## START RECORDS FOR THE EXERCISE

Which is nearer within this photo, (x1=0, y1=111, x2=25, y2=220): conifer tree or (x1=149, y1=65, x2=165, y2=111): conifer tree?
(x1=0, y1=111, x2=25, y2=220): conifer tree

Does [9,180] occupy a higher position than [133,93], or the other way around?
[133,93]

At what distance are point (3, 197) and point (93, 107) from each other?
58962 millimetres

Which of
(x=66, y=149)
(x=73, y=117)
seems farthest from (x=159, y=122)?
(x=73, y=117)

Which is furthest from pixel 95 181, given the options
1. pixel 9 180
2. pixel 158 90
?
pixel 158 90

## END RECORDS FOR THE EXERCISE

EXERCISE: Copy out the listing above word for word, from start to finish.

TASK SOLUTION:
Which is nearer within this photo, (x1=0, y1=111, x2=25, y2=220): conifer tree or (x1=149, y1=65, x2=165, y2=111): conifer tree?
(x1=0, y1=111, x2=25, y2=220): conifer tree

Does [9,180] occupy a higher position than [133,93], or the other way around?
[133,93]

At what distance are point (3, 197) and point (93, 107) from each other?
58962 millimetres

Which of
(x=66, y=149)
(x=73, y=117)
seems farthest from (x=159, y=122)?
(x=73, y=117)

Which is furthest from pixel 95 181, given the options
1. pixel 9 180
2. pixel 158 90
?
pixel 158 90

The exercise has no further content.